- _PROVIDED MATERIAL_:
****************

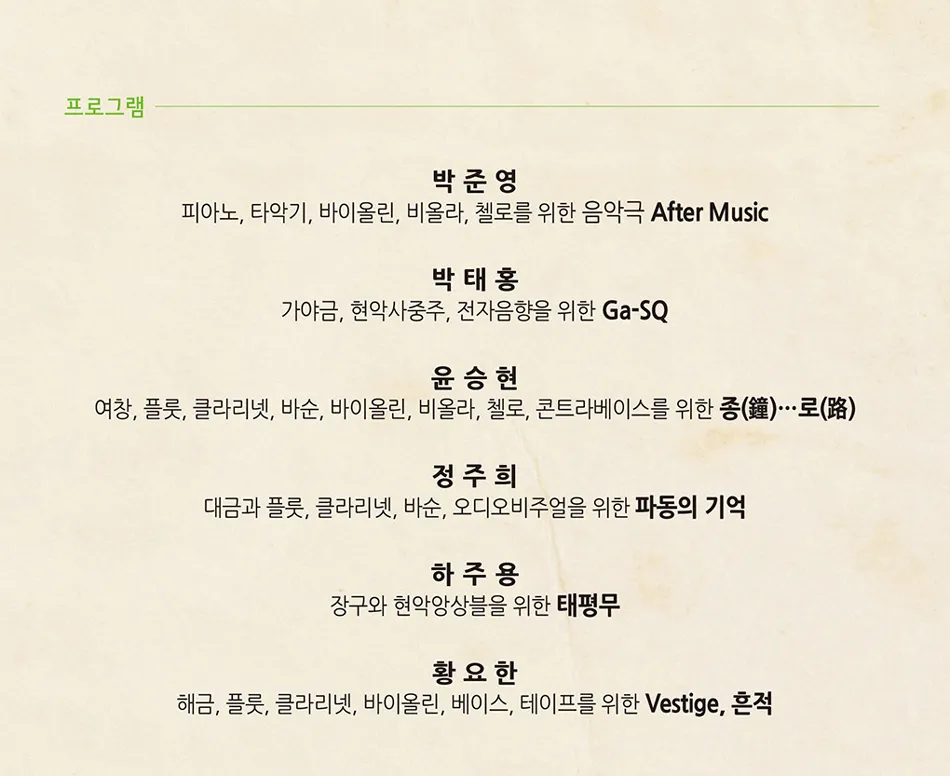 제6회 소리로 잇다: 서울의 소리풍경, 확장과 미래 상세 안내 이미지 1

****************

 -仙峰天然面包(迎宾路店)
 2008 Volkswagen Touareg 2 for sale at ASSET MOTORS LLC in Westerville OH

****************

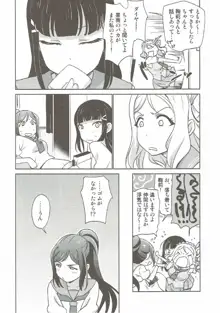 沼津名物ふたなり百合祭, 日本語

****************

- _TASK_:
In the data above, find the line that contains "-仙峰天然面包(迎宾路店)" and the line that contains "2008 Volkswagen Touareg". Repeat exactly those lines and every line between them, and only those.

- _RESPONSE AREA_:
 -仙峰天然面包(迎宾路店)
 2008 Volkswagen Touareg 2 for sale at ASSET MOTORS LLC in Westerville OH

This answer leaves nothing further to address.